FIFTEEN YEARS AFTER HIS COMEDIC BREAKTHROUGH, CHRIS ROCK IS STILL BRINGING THE PAIN.
THE FEARLESS FUNNYMAN, ACTOR AND PRODUCER TIRELESSLY RUNS AROUND HOLLYWOOD—YET STILL FINDS TIME TO APPRECIATE KANYE WEST’S REUPHOLSTERING SKILLS. HOW DOES HE BALANCE ALL THAT WITH RAISING A NORMAL FAMILY? CHANGING DIRTY DIAPERS WAS A START .--KIM OSORIO & MARK MANN
EVERYTHING ISN’T FUNNY. But Chris Rock can ﬁnd humor in just about anything. Fifteen years after his breakthrough HBO special Bring the Pain, Rock remains the kind of comedian whose routines have enough range to touch grandmas and grumpy old men. But what he’s really doing is less about making you laugh at him, and more about making you laugh at yourself. Call it mind-tickling.
Rock has been tickling our minds for years. Be it onstage or on ﬁlm, CR has taken your truth—your relationship, your politics, your life—and turned it into his material. Without a PC bone in his slinky frame, he’s still that social assassin telling it like it is for your betterment. Because that’s what family does.
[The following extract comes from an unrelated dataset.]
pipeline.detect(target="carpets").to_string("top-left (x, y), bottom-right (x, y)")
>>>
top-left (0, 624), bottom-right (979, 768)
But while he’s cracking you up with his spin on reality, the 46-year-old is also turning his own life into entertainment for everybody. Whether he’s star- ring on Broadway (The Motherfucker With the Hat), producing a documentary that encourages women to chill with the hair relaxers (Good Hair) or acting in a ﬁ lm that pokes fun at parenthood (Grown Ups), Chris Rock has taken his experiences as a Black man and made them funny enough for everyone to laugh at.
VIBE: We had to aggressively seek you out for this Hollywood issue. Thanks for agreeing to do the interview.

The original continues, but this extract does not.